For devices, the conversation remains, “Prove more.”
A 2023 analysis found that only 44% of novel technologies reached meaningful coverage within a median of 5.7 years after FDA authorization.2 In contrast, approximately 90% of new drugs were adopted by at least one Medicare plan within the first year.3
This is not an argument against evidence.
It is an argument for alignment.
When “investigational” persists after approval
FDA clearance requires demonstration of safety and effectiveness within defined use parameters.4sup> Yet payers often require additional long-term or real-world data before even considering coverage, labeling devices investigational in the interim.
If FDA clearance is meaningful, reimbursement policy should reflect it.
If FDA clearance alone is insufficient, then the evidentiary bar for coverage should be explicit from the outset.
A high bar is manageable. An undefined bar is destabilizing.
Uncertainty deters investment and stifles innovation. Investors withdraw when the pathway to reimbursement is opaque. Capital shifts toward pharmaceuticals, where coverage pathways are more predictable.
Meanwhile, the clinical need is clear. Sleep disorders are linked to cardiovascular risk, metabolic disease, workplace accidents and reduced quality of life.5-7 Patients need effective, evidence-based treatment options, including non-pharmacologic therapies.
When those non-pharmacologic therapies are cleared but not covered, patients are not given choice; they are given fewer options and abandonment.
This is not a failure of science.
It is a failure of policy.
A path forward: alignment and transitional coverage
Greater alignment between the FDA, the Centers for Medicare and Medicaid Services (CMS) and commercial payers is essential.
One solution is earlier payer engagement during FDA pre-submission, allowing manufacturers to generate evidence that satisfies both regulatory and coverage requirements.
CMS’s Coverage with Evidence Development (CED) pathway was designed to bridge this gap, offering conditional reimbursement while additional data are collected.8
In theory, it balances access and evidence. In practice, however, it often delays both.
Of 27 devices that have entered the CED pathway, only four have exited with national coverage, taking 4-12 years to reach that mark.8
Lessons from sleep medicine
Hypoglossal nerve stimulation illustrates a more functional model. After FDA approval in 2014, coverage expanded gradually through Local Coverage Determinations, registry participation and real-world evidence (e.g., STAR and ADHERE).9-10 Over time, access followed data.
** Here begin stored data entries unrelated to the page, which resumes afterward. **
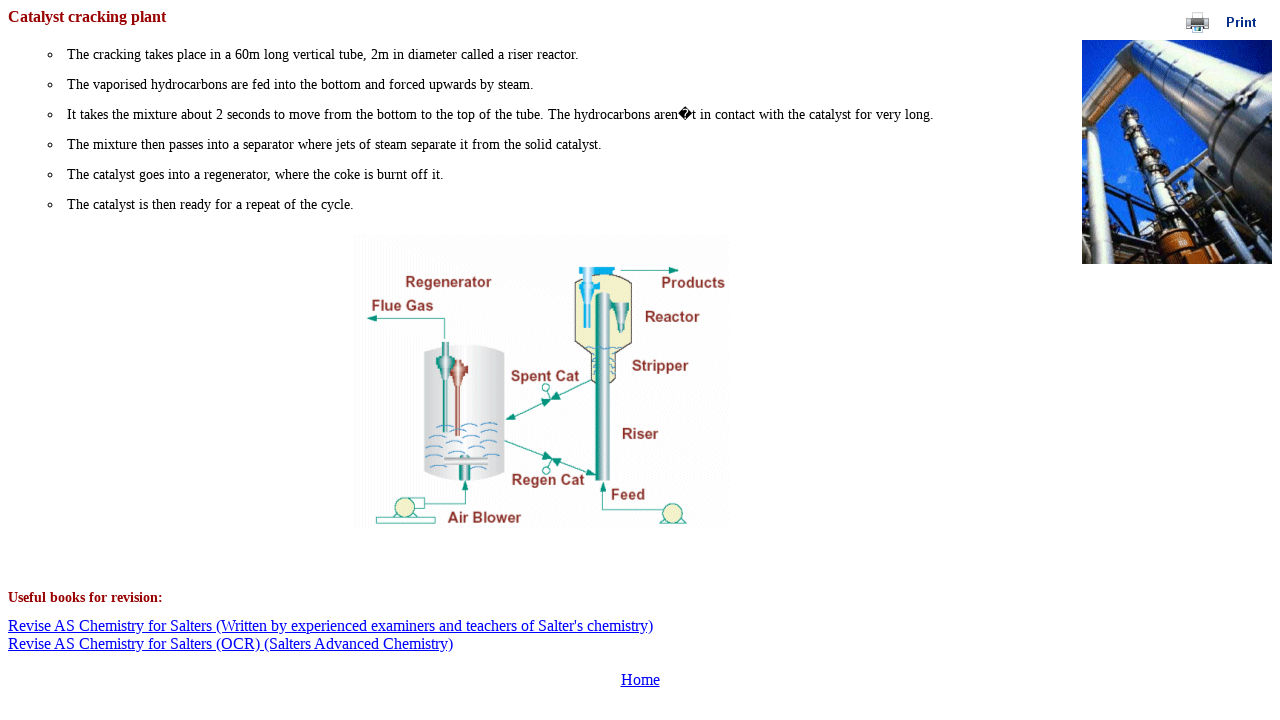

--- FILE ---
content_type: text/html; charset=UTF-8
request_url: http://4college.co.uk/as/df/catcrack.php
body_size: 2836
content:
<html>
<head>
<META NAME="robots" CONTENT="INDEX,FOLLOW">
<META NAME="page-type" CONTENT="Non-profit">
<META NAME="expires" CONTENT="NEVER">
<META NAME="audience" CONTENT="All">
<META NAME="page-topic" CONTENT="Academic">
<META NAME="description" CONTENT="Detailed notes for the Salters Chemistry course. Revise A-level chemistry with 4college.co.uk ">
<META NAME="keywords" CONTENT="Salters, chemistry, A-level, A level, devloping fuels, elements of life, whats in a medicine, minerals to elements, the atmosphere, atoms, infrared spectroscopy,   mass spectrometry, polymer revolution, engineering proteins, designer polymers, steel stroy, help ">
<META NAME="publisher" CONTENT="Mathew">
<META NAME="author" CONTENT="Mathew Horrocks">

<LINK href="../files/stylesheet.css" rel="stylesheet">
<title>Catalyst cracking plant</title>

</head>
<body   bgcolor="#ffffff" text="#000000" link="#0000ff" vlink="#800080" alink="#ff0000">
<a href="#" onclick="print()"><img align="right" src="http://www.4college.co.uk/print.gif" border="0"></a>
<h1>Catalyst cracking plant</h1>
<ul>
<img src=catcrack1.gif align=right><li>The cracking takes place in a 60m long vertical tube, 2m in diameter called a riser reactor. 
<li>The vaporised hydrocarbons are fed into the bottom and forced upwards by steam.
<li>It takes the mixture about 2 seconds to move from the bottom to the top of the tube. The hydrocarbons aren�t in contact with the catalyst for very long. 
<li>The mixture then passes into a separator where jets of steam separate it from the solid catalyst. 
<li>The catalyst goes into a regenerator, where the coke is burnt off it.
<li>The catalyst is then ready for a repeat of the cycle. </li></ul>

<center><img src=catcrack3.gif></center>


</ul><br><h2>Useful books for revision:</h2>

<a href="http://www.amazon.co.uk/gp/product/0435631543?ie=UTF8&tag=4college-21&linkCode=as2&camp=1634&creative=6738&creativeASIN=0435631543" target="new"><font face="verdana">Revise AS Chemistry for Salters (Written by experienced examiners and teachers of Salter's chemistry)</font></a><img src="http://www.assoc-amazon.co.uk/e/ir?t=4college-21&l=as2&o=2&a=0435631543" width="1" height="1" border="0" alt="" style="border:none !important; margin:0px !important;" />
<br>

<a href="http://www.amazon.co.uk/gp/product/0435583468?ie=UTF8&tag=4college-21&linkCode=as2&camp=1634&creative=6738&creativeASIN=0435583468" target="new"><font face="verdana">Revise AS Chemistry for Salters (OCR) (Salters Advanced Chemistry)</a><img src="http://www.assoc-amazon.co.uk/e/ir?t=4college-21&l=as2&o=2&a=0435583468" width="1" height="1" border="0" alt="" style="border:none !important; margin:0px !important;" /></font>

<br><br><center><a href="../index.php" target="_parent">Home</a></center>
</body>

</html>


--- FILE ---
content_type: text/css
request_url: http://4college.co.uk/as/files/stylesheet.css
body_size: 3967
content:

.border {
	BORDER-RIGHT: #D3DBEB 1px solid; BORDER-TOP: #D3DBEB 1px solid; BORDER-LEFT: #D3DBEB 1px solid; BORDER-BOTTOM: #D3DBEB 1px solid; BACKGROUND-COLOR: #ffffff}

a.title{color:ffffff;text-decoration:none;font-size:12px; }
}
a.title:hover{color:#FFD700;text-decoration:none;font-size:12px; }
}
a:hover{color:ff0000; text-decoration:underline; }
.menu {background : #9999cc;color:#ffffff;align:center;border:1px none; }
td.goldbar{font-weight:bold;text-align:center;font-size:12px;color:#660000;}
td.title{font-size:24px;color:#ffffff;font-family:arial;}

td.over{font-weight:bold;text-align:center;color:FFffff;text-decoration:none;font-size:12px;BORDER-RIGHT: #ffffff 1px solid;width:140; BORDER-TOP: #ffffff 1px solid; BORDER-LEFT: #ffffff 1px solid; BORDER-BOTTOM: #ffffff 1px solid; BACKGROUND-COLOR: #3300CC;}
p{font-family:verdana;font-size:14px;}
ul{list-style:circle inside;font-family:verdana;font-size:14px;line-height:30px;}
ol{font-family:verdana;font-size:14px;}
address{font-family:verdana;font-size:14px;}
table.php{BORDER-RIGHT: #cccccc 1px solid; BORDER-TOP: #cccccc 1px solid; BORDER-LEFT: #cccccc 1px solid; BORDER-BOTTOM: #cccccc 1px solid; BACKGROUND-COLOR: #ffffff;}
td.star{ALIGN}

a.star{font-family:verdana;font-size:12px;color:#00008b;text-decoration:none;}
a.star:hover{font-family:verdana;font-size:12px;text-decoration:none;color:ff0000;}
h2{font-family:verdana;font-size:14px;color:990000;align:center;}
h3{font-family:verdana;font-size:13px;color:990000;align:center;}

h1{font-family:verdana;font-size:16px;color:990000;align:center;}
p.ledger{font-family:verdana;font-size:10px;}
td.Dir{font-family:verdana;font-size:10px;color:#ffffff;font-weight:bold;}
a.Dir{font-family:verdana;font-size:12px;color:#ffffff;text-decoration:none;}
a.Dir:hover{font-family:verdana;font-size:12px;text-decoration:none;color:ffd700;}
td.Dir{font-family:verdana;font-size:12px;color:#ffffff;text-decoration:none;}
ol{list-style-type:decimal}
a.ledger{font-size:10px;}
td{font-family:verdana;font-size:12px;}
marquee{font-color:6D93DC;font-family:verdana;font-size:11px;}
a.admin{font-family:verdana;font-size:10px;text-decoration:none;color:000000}
a.admin:hover{font-family:verdana;font-size:10px;text-decoration:none;color:000000}
table.admin{font-family:verdana;font-size:10px;text-decoration:none;color:000000}
a.link{font-family:verdana;font-size:10px;text-decoration:none;color:#ffffff;text-align:center;font-weight:bold;}
a.link:hover{font-family:verdana;font-size:10px;text-decoration:none;color:#ff0000;text-align:center;font-weight:bold;}
td.price{font-family:verdana;font-size:11px;color:cc0000}

INPUT.php {
	BORDER-RIGHT: #ffffff 1px solid; BORDER-TOP: #ffffff 1px solid; FONT-SIZE: 10px; BORDER-LEFT: #ffffff 1px solid; COLOR: #000000; BORDER-BOTTOM: #ffffff 1px solid; FONT-FAMILY: Verdana, Arial, Helvetica, sans-serif; BACKGROUND-COLOR: #fdfdfb
}
TEXTAREA.php {
	BORDER-RIGHT: #ffffff 1px solid; BORDER-TOP: #ffffff 1px solid; FONT-SIZE: 10px; BORDER-LEFT: #ffffff 1px solid; COLOR: #000000; BORDER-BOTTOM: #ffffff 1px solid; FONT-FAMILY: Verdana, Arial, Helvetica, sans-serif; BACKGROUND-COLOR: #fdfdfb
}
INPUT {
	BORDER-RIGHT: #6D93DC  1px solid; BORDER-TOP: #6D93DC 1px solid; FONT-SIZE: 12px; BORDER-LEFT: #6D93DC 1px solid; COLOR: #666666; BORDER-BOTTOM: #6D93DC 1px solid; FONT-FAMILY: Verdana, Arial, Helvetica, sans-serif; BACKGROUND-COLOR: #fdfdfb
}
TEXTAREA {
	BORDER-RIGHT: #6D93DC 1px solid; BORDER-TOP: #6D93DC 1px solid; FONT-SIZE: 12px; BORDER-LEFT: #6D93DC 1px solid; COLOR: #666666; BORDER-BOTTOM: #6D93DC 1px solid; FONT-FAMILY: Verdana, Arial, Helvetica, sans-serif; BACKGROUND-COLOR: #fdfdfb
}
INPUT.Image {
	BORDER-RIGHT: #6D93DC  0px solid; BORDER-TOP: #6D93DC 0px solid; FONT-SIZE: 12px; BORDER-LEFT: #6D93DC 0px solid; COLOR: #666666; BORDER-BOTTOM: #6D93DC 0px solid; FONT-FAMILY: Verdana, Arial, Helvetica, sans-serif; BACKGROUND-COLOR: #fdfdfb
}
Newer technologies, like the Nidra Tonic Motor Activation (TOMAC) system, a wearable electrical stimulation device for moderate-to-severe restless leg syndrome (RLS), are now entering a similar pathway. FDA authorization was granted in 2023. A positive conditional recommendation by the American Academy of Sleep Medicine (AASM) Clinical Practice Guidelines followed in 2024 along with dedicated reimbursement codes (E0743/A4544). Ongoing registry-based evidence generation is now underway (THRIVE study) involving 325 patients intended to support broader payer adoption11. Whether coverage will follow remains uncertain.
From evidence to access
The device reimbursement gap is not a scientific problem. It is a systems problem. We have built a framework in which regulatory approval does not translate into patient access. We demand evidence, receive it and then delay coverage pending more evidence.
The consequences are predictable: delayed adoption, reduced innovation and fewer patient choices.
If we believe in evidence-based medicine, FDA authorization must carry real weight in coverage decisions. Transitional reimbursement models, structured registries and coordinated FDA–CMS alignment are not radical ideas, they are logical extensions of the system we already have.12
Reimbursement policy should not determine which innovations survive.
Sleep medicine — and the patients it serves — deserve better.